WRITTEN PROBLEM |
All of the data that follows should be retyped exactly, please, except the pictures.

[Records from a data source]
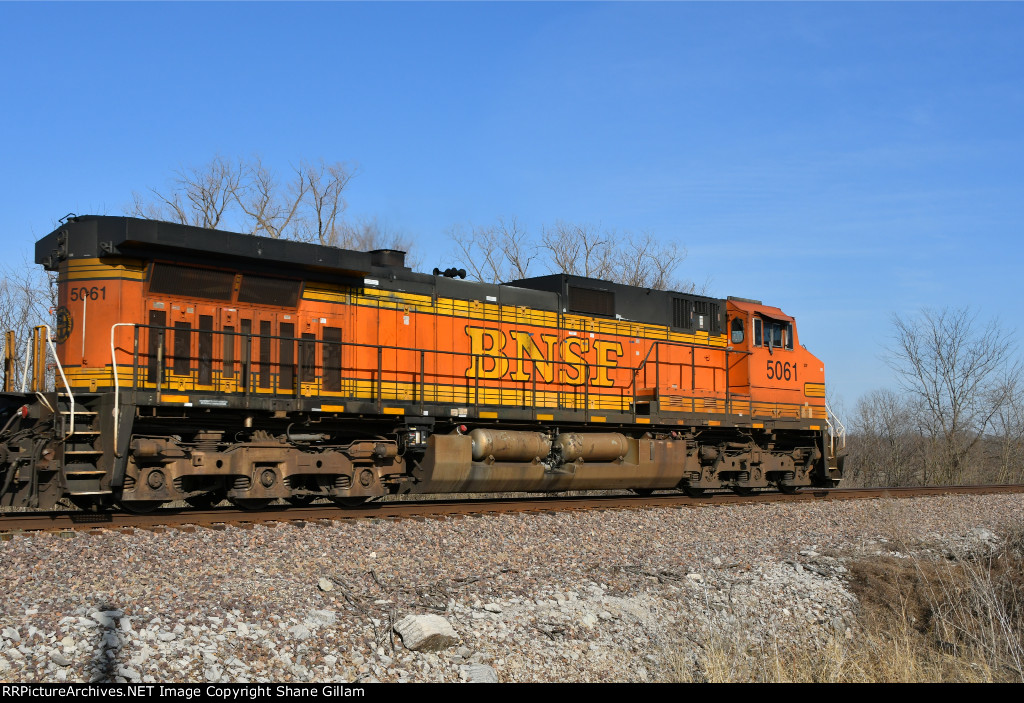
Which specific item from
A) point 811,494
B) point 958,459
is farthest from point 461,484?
point 958,459

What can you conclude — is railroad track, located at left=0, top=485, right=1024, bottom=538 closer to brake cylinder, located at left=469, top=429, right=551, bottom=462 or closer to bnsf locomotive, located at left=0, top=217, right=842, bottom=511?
bnsf locomotive, located at left=0, top=217, right=842, bottom=511

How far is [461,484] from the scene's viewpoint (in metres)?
13.4

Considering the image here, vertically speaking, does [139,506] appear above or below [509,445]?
below

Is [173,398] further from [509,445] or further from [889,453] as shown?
[889,453]

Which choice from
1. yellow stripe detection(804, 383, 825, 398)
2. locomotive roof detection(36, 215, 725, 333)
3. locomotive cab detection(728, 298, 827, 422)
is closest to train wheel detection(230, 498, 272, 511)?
locomotive roof detection(36, 215, 725, 333)

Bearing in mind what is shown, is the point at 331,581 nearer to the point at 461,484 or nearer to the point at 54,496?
the point at 54,496

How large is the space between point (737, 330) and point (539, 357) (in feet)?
15.9

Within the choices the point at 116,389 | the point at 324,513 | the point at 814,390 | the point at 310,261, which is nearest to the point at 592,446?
the point at 324,513

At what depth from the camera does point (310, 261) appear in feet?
40.3

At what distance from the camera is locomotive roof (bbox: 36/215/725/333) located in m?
11.1

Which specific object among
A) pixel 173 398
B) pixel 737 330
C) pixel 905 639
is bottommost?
pixel 905 639

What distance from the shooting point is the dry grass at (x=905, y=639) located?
7.51m

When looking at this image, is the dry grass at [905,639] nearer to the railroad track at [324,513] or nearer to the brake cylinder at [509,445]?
the railroad track at [324,513]

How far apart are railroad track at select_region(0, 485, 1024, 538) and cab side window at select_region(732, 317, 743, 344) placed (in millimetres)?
3170
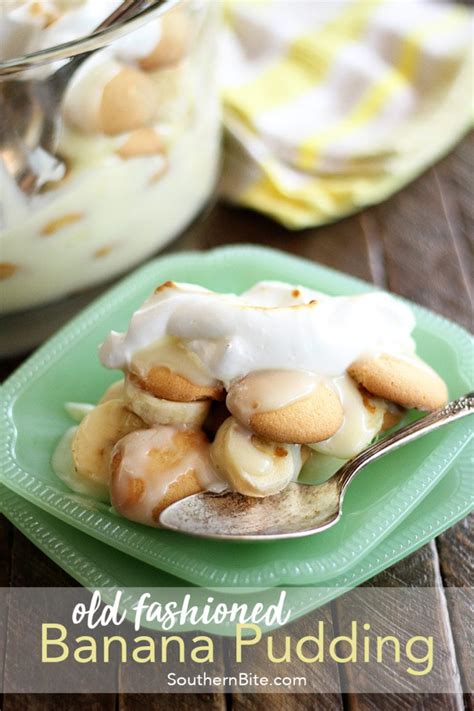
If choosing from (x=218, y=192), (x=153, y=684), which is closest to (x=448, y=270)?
(x=218, y=192)

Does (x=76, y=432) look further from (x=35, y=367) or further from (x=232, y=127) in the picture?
(x=232, y=127)

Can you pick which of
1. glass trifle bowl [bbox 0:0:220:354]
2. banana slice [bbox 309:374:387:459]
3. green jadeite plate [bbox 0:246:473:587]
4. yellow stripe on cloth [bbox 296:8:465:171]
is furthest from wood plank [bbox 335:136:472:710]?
banana slice [bbox 309:374:387:459]

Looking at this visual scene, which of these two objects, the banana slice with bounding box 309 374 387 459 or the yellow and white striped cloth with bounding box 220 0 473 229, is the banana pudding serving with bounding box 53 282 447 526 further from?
the yellow and white striped cloth with bounding box 220 0 473 229

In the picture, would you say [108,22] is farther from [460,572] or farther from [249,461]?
[460,572]

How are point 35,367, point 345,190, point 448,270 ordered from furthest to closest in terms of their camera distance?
point 345,190, point 448,270, point 35,367

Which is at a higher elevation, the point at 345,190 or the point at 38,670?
the point at 38,670

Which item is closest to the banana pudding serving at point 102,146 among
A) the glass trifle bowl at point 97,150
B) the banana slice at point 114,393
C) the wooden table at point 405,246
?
the glass trifle bowl at point 97,150

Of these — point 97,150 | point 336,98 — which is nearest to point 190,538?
point 97,150

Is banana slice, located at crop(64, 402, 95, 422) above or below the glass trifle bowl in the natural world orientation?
below
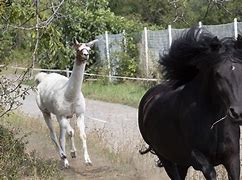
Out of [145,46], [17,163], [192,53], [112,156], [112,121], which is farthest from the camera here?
[145,46]

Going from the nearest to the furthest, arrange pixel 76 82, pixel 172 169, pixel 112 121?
1. pixel 172 169
2. pixel 76 82
3. pixel 112 121

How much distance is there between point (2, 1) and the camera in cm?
710

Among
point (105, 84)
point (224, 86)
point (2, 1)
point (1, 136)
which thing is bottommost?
point (105, 84)

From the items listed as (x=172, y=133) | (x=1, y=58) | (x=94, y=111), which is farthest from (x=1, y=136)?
(x=94, y=111)

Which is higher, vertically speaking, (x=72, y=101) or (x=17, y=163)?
(x=72, y=101)

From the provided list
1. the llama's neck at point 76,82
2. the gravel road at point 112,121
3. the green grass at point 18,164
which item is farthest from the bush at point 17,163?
the gravel road at point 112,121

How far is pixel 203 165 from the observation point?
5.84 meters

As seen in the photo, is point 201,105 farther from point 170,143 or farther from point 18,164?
point 18,164

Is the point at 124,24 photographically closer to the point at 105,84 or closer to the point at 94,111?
the point at 105,84

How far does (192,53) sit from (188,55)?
0.28 ft

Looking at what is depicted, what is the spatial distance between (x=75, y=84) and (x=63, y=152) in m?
1.19

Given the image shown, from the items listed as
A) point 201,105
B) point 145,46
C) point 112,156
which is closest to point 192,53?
point 201,105

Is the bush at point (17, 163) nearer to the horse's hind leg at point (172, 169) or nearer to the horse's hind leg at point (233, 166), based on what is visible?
the horse's hind leg at point (172, 169)

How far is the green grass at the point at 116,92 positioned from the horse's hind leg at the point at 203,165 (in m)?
13.5
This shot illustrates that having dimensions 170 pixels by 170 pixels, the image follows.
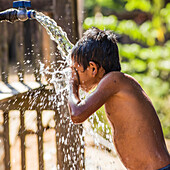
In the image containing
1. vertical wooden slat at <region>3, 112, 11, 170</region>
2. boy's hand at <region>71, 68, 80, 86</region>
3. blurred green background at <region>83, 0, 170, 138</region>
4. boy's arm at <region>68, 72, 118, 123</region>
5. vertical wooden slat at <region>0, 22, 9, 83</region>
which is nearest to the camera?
boy's arm at <region>68, 72, 118, 123</region>

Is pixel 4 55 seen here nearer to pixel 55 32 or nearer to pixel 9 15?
pixel 55 32

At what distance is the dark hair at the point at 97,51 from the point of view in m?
1.66

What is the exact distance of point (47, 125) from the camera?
2609 mm

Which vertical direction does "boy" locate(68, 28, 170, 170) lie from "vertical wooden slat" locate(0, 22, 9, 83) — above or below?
below

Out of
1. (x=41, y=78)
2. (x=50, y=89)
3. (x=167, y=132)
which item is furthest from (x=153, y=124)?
A: (x=167, y=132)

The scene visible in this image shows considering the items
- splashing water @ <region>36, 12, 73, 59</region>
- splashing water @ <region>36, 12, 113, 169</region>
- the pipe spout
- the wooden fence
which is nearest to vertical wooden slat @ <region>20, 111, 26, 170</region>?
the wooden fence

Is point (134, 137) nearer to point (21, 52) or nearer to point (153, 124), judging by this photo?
point (153, 124)

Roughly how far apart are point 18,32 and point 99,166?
1733 millimetres

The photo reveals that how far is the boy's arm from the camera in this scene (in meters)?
1.58

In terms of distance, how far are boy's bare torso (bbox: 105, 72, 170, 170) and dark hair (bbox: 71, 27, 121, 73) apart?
0.08 m

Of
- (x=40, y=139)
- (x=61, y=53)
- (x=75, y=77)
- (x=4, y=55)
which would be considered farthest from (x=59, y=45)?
(x=40, y=139)

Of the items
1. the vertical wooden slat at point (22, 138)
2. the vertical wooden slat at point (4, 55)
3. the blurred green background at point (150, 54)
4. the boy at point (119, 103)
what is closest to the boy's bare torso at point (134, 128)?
the boy at point (119, 103)

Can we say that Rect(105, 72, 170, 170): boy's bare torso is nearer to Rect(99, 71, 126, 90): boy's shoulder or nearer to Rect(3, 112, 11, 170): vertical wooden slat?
Rect(99, 71, 126, 90): boy's shoulder

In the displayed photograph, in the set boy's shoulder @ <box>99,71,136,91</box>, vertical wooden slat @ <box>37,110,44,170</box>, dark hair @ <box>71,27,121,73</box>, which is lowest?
vertical wooden slat @ <box>37,110,44,170</box>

SOLUTION TO THE PROBLEM |
Which specific item from
A) point 811,494
B) point 958,459
is farthest from point 461,484?
point 958,459

What can you conclude — is railroad track, located at left=0, top=485, right=1024, bottom=538 closer to brake cylinder, located at left=469, top=429, right=551, bottom=462 or closer to bnsf locomotive, located at left=0, top=217, right=842, bottom=511?
bnsf locomotive, located at left=0, top=217, right=842, bottom=511

How far is [461,484] from the scene's viewpoint (in metres)?
13.4

Considering the image here, vertically speaking, does [139,506] appear above or below [509,445]?
below

Is [173,398] further from [509,445] or further from [889,453] as shown?
[889,453]

Which choice from
1. yellow stripe detection(804, 383, 825, 398)
2. locomotive roof detection(36, 215, 725, 333)
3. locomotive cab detection(728, 298, 827, 422)
is closest to train wheel detection(230, 498, 272, 511)?
locomotive roof detection(36, 215, 725, 333)

Bearing in mind what is shown, is the point at 331,581 nearer to the point at 461,484 or nearer to the point at 54,496?
the point at 54,496

How large is the space between point (737, 330) and point (539, 357) (in feet)?
15.9

Within the choices the point at 116,389 | the point at 324,513 | the point at 814,390 | the point at 310,261, which is nearest to the point at 592,446?
the point at 324,513

At what depth from the camera does point (310, 261) appear in feet?
40.3

At what distance from the camera is locomotive roof (bbox: 36/215/725/333) located in m?
11.1

Which specific object among
A) pixel 173 398
B) pixel 737 330
C) pixel 905 639
is bottommost?
pixel 905 639

What distance from the shooting point is the dry grass at (x=905, y=639) located?
7.51m

When looking at this image, is the dry grass at [905,639] nearer to the railroad track at [324,513] or nearer to the brake cylinder at [509,445]?
the railroad track at [324,513]

How far apart are railroad track at select_region(0, 485, 1024, 538) and cab side window at select_region(732, 317, 743, 344) placed (in millimetres)?
3170
If choosing from (x=218, y=192), (x=153, y=684), which is closest to (x=448, y=270)?
(x=218, y=192)

Does (x=76, y=432) look further from (x=35, y=367) or further from (x=232, y=127) in the picture?
(x=232, y=127)

Can you pick which of
1. glass trifle bowl [bbox 0:0:220:354]
2. banana slice [bbox 309:374:387:459]
3. green jadeite plate [bbox 0:246:473:587]
4. yellow stripe on cloth [bbox 296:8:465:171]
is furthest from wood plank [bbox 335:136:472:710]?
banana slice [bbox 309:374:387:459]

Looking at this visual scene, which of these two objects, the banana slice with bounding box 309 374 387 459 or the yellow and white striped cloth with bounding box 220 0 473 229, is the banana pudding serving with bounding box 53 282 447 526 further from?
the yellow and white striped cloth with bounding box 220 0 473 229

In the picture, would you say [108,22] is farther from [460,572] or farther from [249,461]?
[460,572]

How are point 35,367, point 345,190, point 448,270 ordered from furthest to closest in terms of their camera distance?
point 345,190, point 448,270, point 35,367

Which is at a higher elevation, the point at 345,190 or the point at 38,670?
the point at 38,670

Which item is closest to the banana pudding serving at point 102,146 among
A) the glass trifle bowl at point 97,150
B) the banana slice at point 114,393
C) the wooden table at point 405,246
?
the glass trifle bowl at point 97,150

Of these — point 97,150 | point 336,98 — which is nearest to point 190,538?
point 97,150

Is banana slice, located at crop(64, 402, 95, 422) above or below the glass trifle bowl in the natural world orientation?
below
Out of [145,46], [17,163], [192,53], [112,156], [112,121], which is farthest from the camera here?
[145,46]

Going from the nearest to the furthest, arrange pixel 76 82, pixel 172 169, pixel 112 121?
1. pixel 172 169
2. pixel 76 82
3. pixel 112 121

How much distance is there between point (2, 1) and the camera in cm?
710

Among
point (105, 84)
point (224, 86)
point (2, 1)
point (1, 136)
which thing is bottommost?
point (105, 84)

From the items listed as (x=172, y=133) | (x=1, y=58) | (x=94, y=111), which is farthest from (x=1, y=136)?
(x=94, y=111)

Which is higher, vertically speaking, (x=72, y=101) or (x=17, y=163)?
(x=72, y=101)

From the provided list
1. the llama's neck at point 76,82
2. the gravel road at point 112,121
3. the green grass at point 18,164
which item is farthest from the bush at point 17,163?
the gravel road at point 112,121

How far is pixel 203 165 from the observation point?
5.84 meters

As seen in the photo, is point 201,105 farther from point 170,143 or farther from point 18,164?
point 18,164

Is the point at 124,24 photographically closer to the point at 105,84 or closer to the point at 94,111?
the point at 105,84

How far does (192,53) sit from (188,55)?
0.28 ft

Looking at what is depicted, what is the spatial distance between (x=75, y=84) and (x=63, y=152) in m?
1.19

Given the image shown, from the items listed as
A) point 201,105
B) point 145,46
C) point 112,156
which is closest to point 192,53?
point 201,105

Is the bush at point (17, 163) nearer to the horse's hind leg at point (172, 169) or nearer to the horse's hind leg at point (233, 166), based on what is visible?
the horse's hind leg at point (172, 169)

How far is the green grass at the point at 116,92 positioned from the horse's hind leg at the point at 203,165 (in m)?
13.5
This shot illustrates that having dimensions 170 pixels by 170 pixels, the image follows.
In the image containing
1. vertical wooden slat at <region>3, 112, 11, 170</region>
2. boy's hand at <region>71, 68, 80, 86</region>
3. blurred green background at <region>83, 0, 170, 138</region>
4. boy's arm at <region>68, 72, 118, 123</region>
5. vertical wooden slat at <region>0, 22, 9, 83</region>
which is nearest to the camera?
boy's arm at <region>68, 72, 118, 123</region>

Is pixel 4 55 seen here nearer to pixel 55 32 or nearer to pixel 9 15?
pixel 55 32

At what distance is the dark hair at the point at 97,51 from the point of view in m?
1.66

What is the exact distance of point (47, 125) from the camera?
2609 mm

Which vertical direction does "boy" locate(68, 28, 170, 170) lie from "vertical wooden slat" locate(0, 22, 9, 83) — above or below?
below

Out of
1. (x=41, y=78)
2. (x=50, y=89)
3. (x=167, y=132)
which item is furthest from (x=153, y=124)?
A: (x=167, y=132)

The scene visible in this image shows considering the items
- splashing water @ <region>36, 12, 73, 59</region>
- splashing water @ <region>36, 12, 113, 169</region>
- the pipe spout
- the wooden fence
which is nearest to vertical wooden slat @ <region>20, 111, 26, 170</region>?
the wooden fence

Is point (134, 137) nearer to point (21, 52) or nearer to point (153, 124), judging by this photo?
point (153, 124)

Roughly how far apart are point 18,32 and point 99,166?
1733 millimetres

The photo reveals that how far is the boy's arm from the camera in this scene (in meters)?
1.58

In terms of distance, how far are boy's bare torso (bbox: 105, 72, 170, 170) and dark hair (bbox: 71, 27, 121, 73) apart?
0.08 m

Of
- (x=40, y=139)
- (x=61, y=53)
- (x=75, y=77)
- (x=4, y=55)
which would be considered farthest from (x=59, y=45)?
(x=40, y=139)

Of the items
1. the vertical wooden slat at point (22, 138)
2. the vertical wooden slat at point (4, 55)
3. the blurred green background at point (150, 54)
4. the boy at point (119, 103)
what is closest to the boy's bare torso at point (134, 128)?
the boy at point (119, 103)

Can we say that Rect(105, 72, 170, 170): boy's bare torso is nearer to Rect(99, 71, 126, 90): boy's shoulder or nearer to Rect(3, 112, 11, 170): vertical wooden slat?
Rect(99, 71, 126, 90): boy's shoulder

In the displayed photograph, in the set boy's shoulder @ <box>99,71,136,91</box>, vertical wooden slat @ <box>37,110,44,170</box>, dark hair @ <box>71,27,121,73</box>, which is lowest?
vertical wooden slat @ <box>37,110,44,170</box>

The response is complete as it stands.